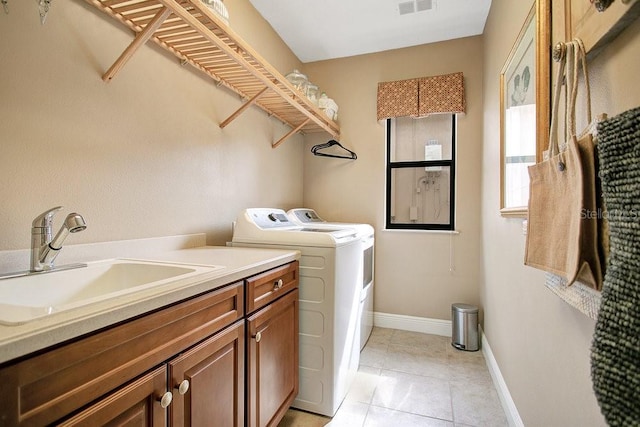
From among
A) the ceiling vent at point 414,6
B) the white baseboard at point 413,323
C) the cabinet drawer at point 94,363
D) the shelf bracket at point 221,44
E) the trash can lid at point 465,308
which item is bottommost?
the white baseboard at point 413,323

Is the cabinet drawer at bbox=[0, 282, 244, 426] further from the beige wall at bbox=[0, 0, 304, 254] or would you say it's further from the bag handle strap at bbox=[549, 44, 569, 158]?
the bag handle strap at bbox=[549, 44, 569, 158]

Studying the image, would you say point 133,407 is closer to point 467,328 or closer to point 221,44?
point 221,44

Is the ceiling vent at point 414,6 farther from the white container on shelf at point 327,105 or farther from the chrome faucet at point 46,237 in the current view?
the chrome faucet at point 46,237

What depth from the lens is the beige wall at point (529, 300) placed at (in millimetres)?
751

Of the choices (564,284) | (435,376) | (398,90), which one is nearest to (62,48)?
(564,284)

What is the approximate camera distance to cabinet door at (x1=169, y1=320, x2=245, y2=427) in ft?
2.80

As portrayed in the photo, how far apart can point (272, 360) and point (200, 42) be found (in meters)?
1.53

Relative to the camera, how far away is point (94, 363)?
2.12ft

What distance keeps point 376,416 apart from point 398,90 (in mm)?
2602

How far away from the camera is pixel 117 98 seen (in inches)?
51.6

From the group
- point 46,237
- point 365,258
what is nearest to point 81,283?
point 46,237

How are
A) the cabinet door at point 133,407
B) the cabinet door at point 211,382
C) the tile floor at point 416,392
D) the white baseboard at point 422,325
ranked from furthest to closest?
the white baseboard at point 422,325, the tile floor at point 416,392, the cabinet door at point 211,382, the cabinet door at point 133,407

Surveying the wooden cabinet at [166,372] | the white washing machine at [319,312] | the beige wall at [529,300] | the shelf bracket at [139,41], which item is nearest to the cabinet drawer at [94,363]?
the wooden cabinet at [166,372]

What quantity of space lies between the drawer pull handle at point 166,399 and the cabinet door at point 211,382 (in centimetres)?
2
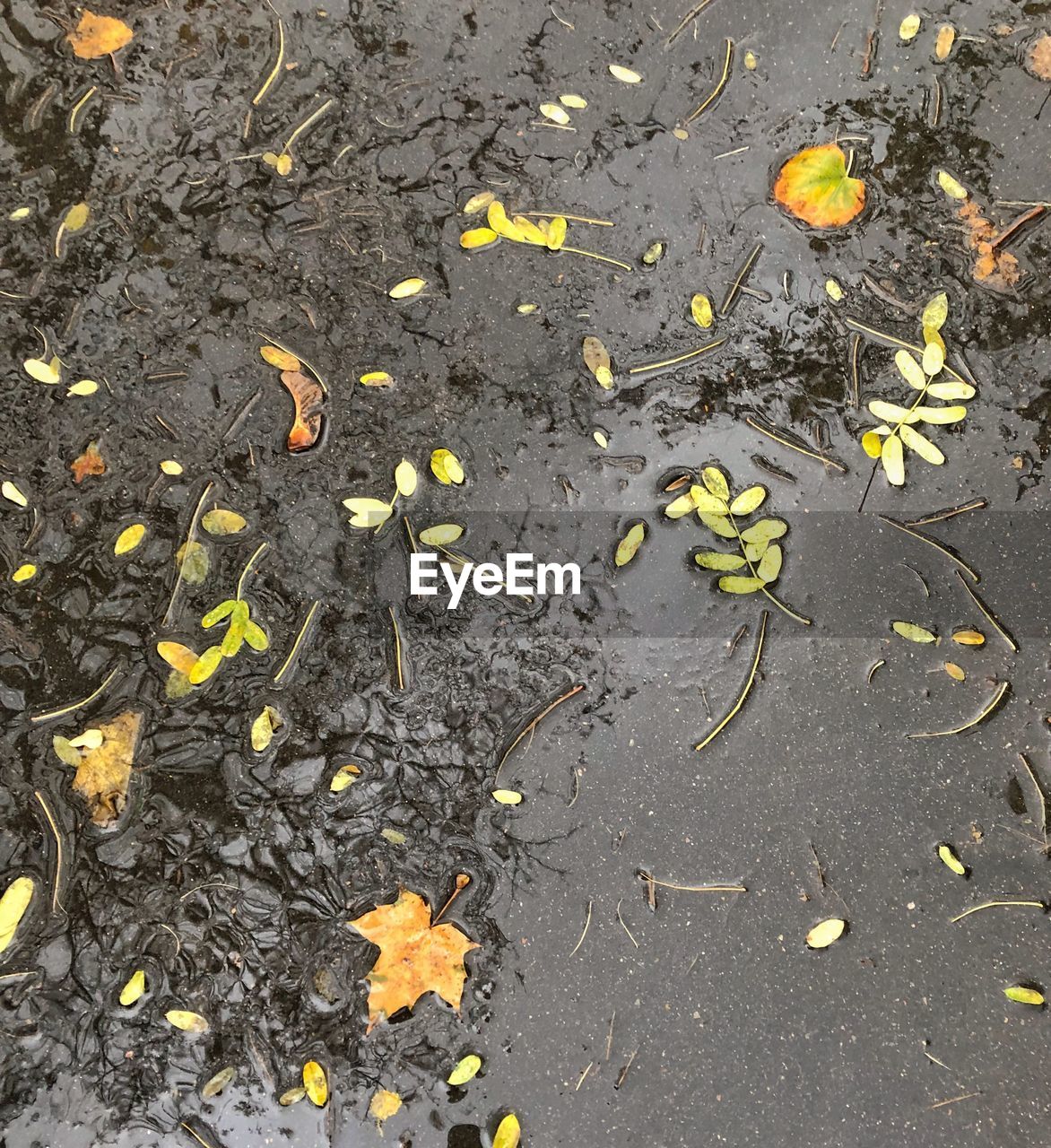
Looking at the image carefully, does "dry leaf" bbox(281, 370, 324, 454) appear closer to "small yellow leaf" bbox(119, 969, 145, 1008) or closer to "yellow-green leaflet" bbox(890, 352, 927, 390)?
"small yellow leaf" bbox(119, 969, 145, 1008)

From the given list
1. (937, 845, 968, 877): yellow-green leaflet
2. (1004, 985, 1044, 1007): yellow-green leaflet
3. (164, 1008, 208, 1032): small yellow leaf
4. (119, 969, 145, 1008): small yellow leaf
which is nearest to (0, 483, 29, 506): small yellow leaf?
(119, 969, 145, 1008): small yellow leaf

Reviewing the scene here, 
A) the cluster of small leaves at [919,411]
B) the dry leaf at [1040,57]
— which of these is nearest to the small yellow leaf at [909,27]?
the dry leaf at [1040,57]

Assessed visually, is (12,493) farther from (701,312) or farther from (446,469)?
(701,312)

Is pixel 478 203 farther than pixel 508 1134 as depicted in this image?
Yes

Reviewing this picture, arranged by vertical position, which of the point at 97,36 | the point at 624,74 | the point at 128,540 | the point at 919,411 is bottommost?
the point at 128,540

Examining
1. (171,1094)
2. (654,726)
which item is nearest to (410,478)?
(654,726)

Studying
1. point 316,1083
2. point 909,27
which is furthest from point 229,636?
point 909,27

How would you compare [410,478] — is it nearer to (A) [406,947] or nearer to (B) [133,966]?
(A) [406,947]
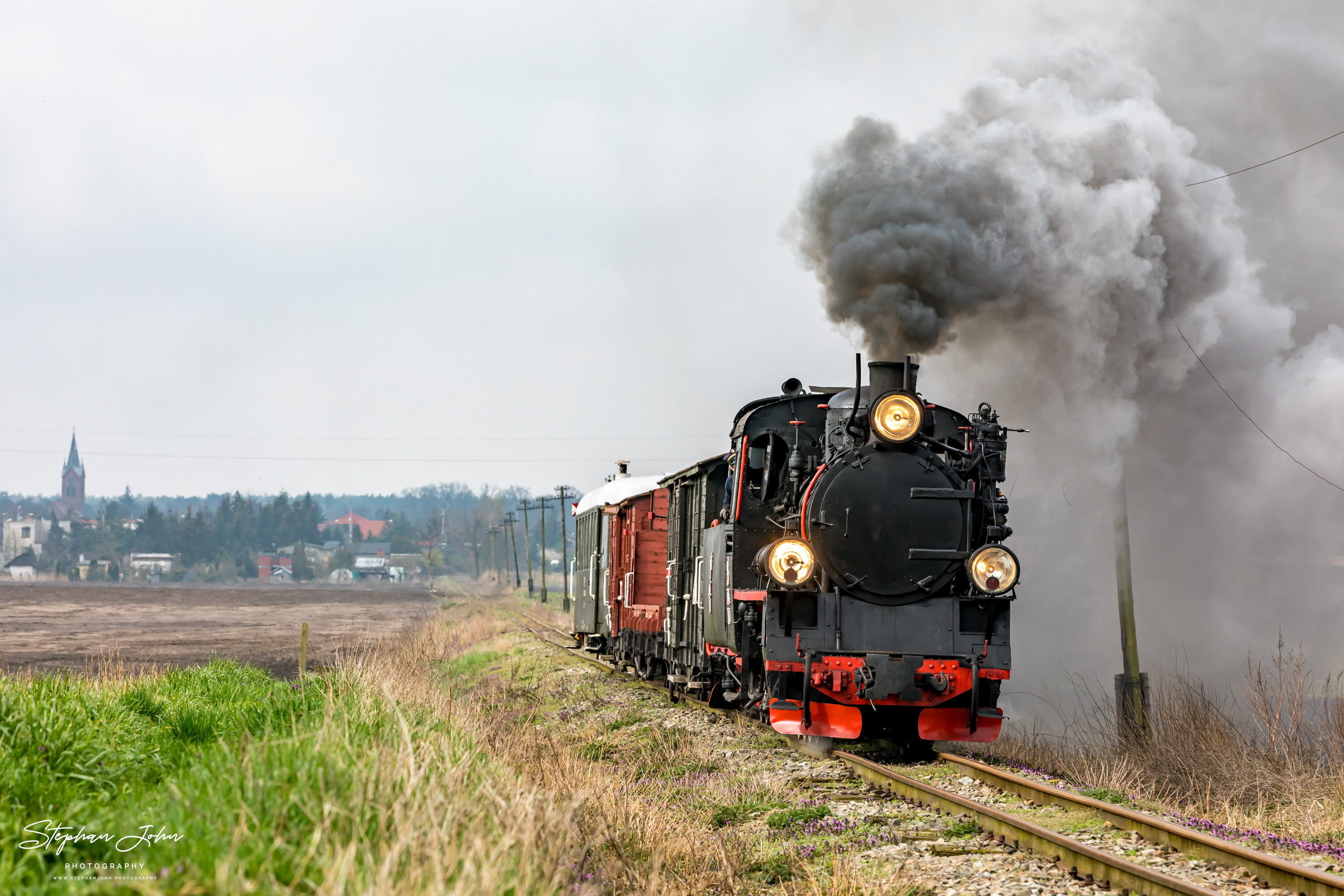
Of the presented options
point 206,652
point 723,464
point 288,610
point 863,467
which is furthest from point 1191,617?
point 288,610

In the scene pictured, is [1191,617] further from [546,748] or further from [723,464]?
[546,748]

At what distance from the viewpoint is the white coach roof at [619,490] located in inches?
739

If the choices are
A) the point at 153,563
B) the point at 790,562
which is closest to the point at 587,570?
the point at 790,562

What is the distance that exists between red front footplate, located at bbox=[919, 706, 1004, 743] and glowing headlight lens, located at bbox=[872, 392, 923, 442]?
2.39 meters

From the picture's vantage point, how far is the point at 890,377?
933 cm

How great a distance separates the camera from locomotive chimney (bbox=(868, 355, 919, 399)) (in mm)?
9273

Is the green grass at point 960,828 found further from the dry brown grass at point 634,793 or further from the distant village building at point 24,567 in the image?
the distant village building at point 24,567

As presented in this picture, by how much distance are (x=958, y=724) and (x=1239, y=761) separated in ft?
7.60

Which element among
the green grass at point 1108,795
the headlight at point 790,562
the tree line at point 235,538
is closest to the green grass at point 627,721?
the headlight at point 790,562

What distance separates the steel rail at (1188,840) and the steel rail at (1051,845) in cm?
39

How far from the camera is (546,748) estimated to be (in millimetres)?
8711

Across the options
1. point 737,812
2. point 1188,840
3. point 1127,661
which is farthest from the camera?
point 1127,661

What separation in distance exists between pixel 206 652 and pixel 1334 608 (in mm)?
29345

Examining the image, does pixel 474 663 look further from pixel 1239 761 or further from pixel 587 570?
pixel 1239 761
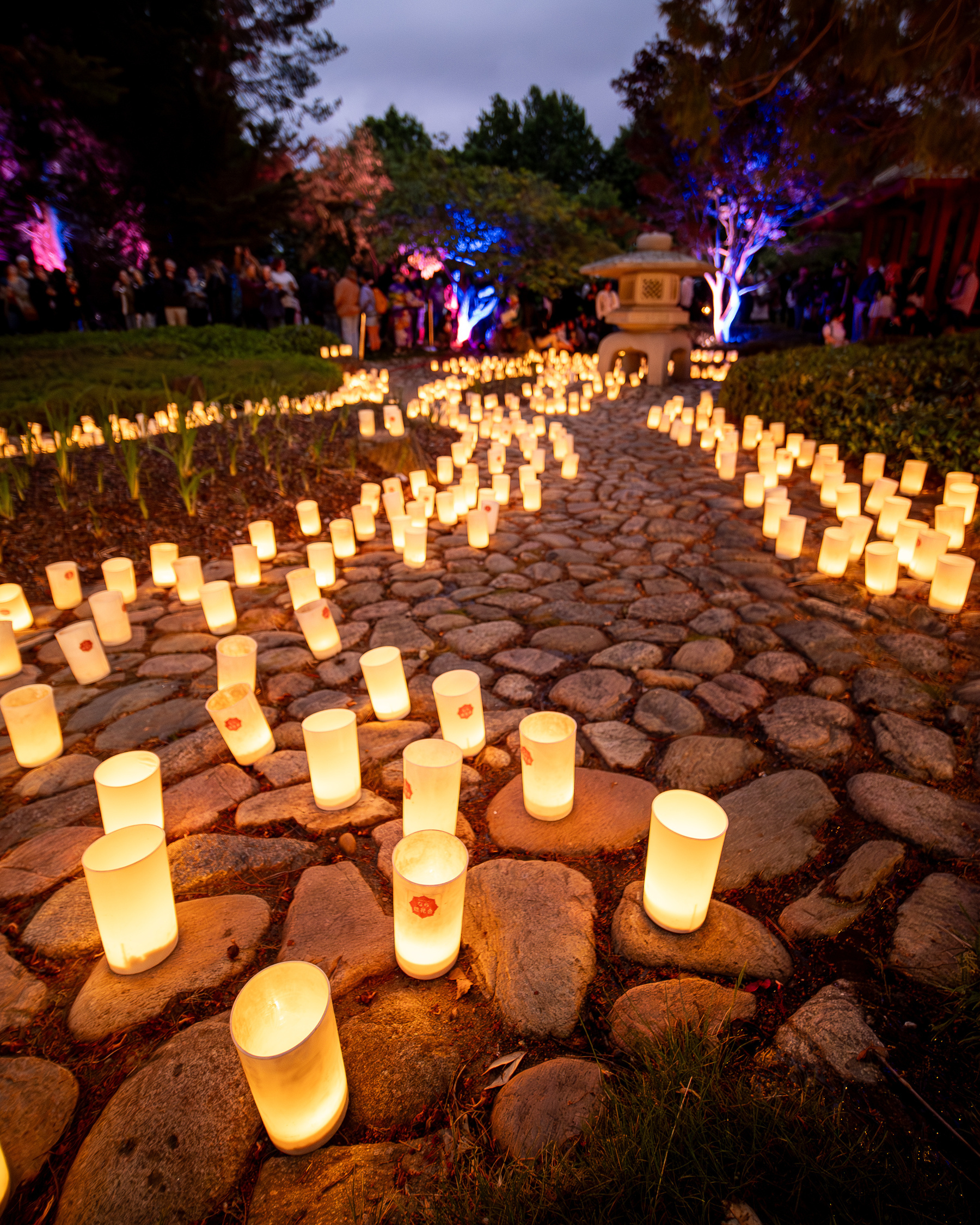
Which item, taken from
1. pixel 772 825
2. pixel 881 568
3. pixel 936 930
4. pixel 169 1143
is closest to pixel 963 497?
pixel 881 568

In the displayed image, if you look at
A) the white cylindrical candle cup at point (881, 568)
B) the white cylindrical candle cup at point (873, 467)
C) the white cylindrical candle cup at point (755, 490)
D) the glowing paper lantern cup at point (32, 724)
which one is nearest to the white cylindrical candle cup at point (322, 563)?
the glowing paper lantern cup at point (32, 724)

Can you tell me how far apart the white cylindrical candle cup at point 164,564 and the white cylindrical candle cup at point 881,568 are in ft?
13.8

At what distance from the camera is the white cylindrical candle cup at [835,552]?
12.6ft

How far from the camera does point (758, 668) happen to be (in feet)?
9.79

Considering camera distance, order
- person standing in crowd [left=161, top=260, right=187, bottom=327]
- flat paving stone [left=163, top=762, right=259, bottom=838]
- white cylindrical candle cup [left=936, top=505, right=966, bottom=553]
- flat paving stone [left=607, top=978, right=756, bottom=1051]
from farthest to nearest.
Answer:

☆ ☆ ☆ ☆

Exercise requirements>
Everything from the line containing "As presented in" through the last line of the entries is to be output exactly as written, minus any pictures.

Worked solution>
As presented in this picture, by how much distance are (x=958, y=724) and (x=1239, y=761) separated in ft?
7.60

Which element among
the green grass at point 1108,795
the headlight at point 790,562
the tree line at point 235,538
is closest to the green grass at point 627,721?
the headlight at point 790,562

What distance separates the steel rail at (1188,840) and the steel rail at (1051,845) in cm?
39

How far from the camera is (546,748) estimated to be (in millimetres)?
8711

Across the options
1. point 737,812
2. point 1188,840
3. point 1127,661
which is farthest from the camera?
point 1127,661

What separation in distance exists between pixel 206 652 and pixel 1334 608 (in mm)?
29345

Examining the image, does pixel 474 663 look further from pixel 1239 761 or further from pixel 587 570?
pixel 1239 761
Which item, taken from
1. pixel 772 825
2. pixel 881 568
3. pixel 936 930
4. pixel 169 1143
is closest to pixel 963 497?
pixel 881 568

In the displayed image, if you look at
A) the white cylindrical candle cup at point (881, 568)
B) the white cylindrical candle cup at point (873, 467)
C) the white cylindrical candle cup at point (755, 490)
D) the glowing paper lantern cup at point (32, 724)
which one is nearest to the white cylindrical candle cup at point (322, 563)?
the glowing paper lantern cup at point (32, 724)

Can you tell me how far apart the white cylindrical candle cup at point 164,564 and the white cylindrical candle cup at point 881,568 are in ft?
13.8

At what distance from the camera is the white cylindrical candle cup at [835,552]?
12.6ft

How far from the camera does point (758, 668) happen to be (in feet)?
9.79

Considering camera distance, order
- person standing in crowd [left=161, top=260, right=187, bottom=327]
- flat paving stone [left=163, top=762, right=259, bottom=838]
- white cylindrical candle cup [left=936, top=505, right=966, bottom=553]
- flat paving stone [left=607, top=978, right=756, bottom=1051]
from farthest to nearest.
Answer:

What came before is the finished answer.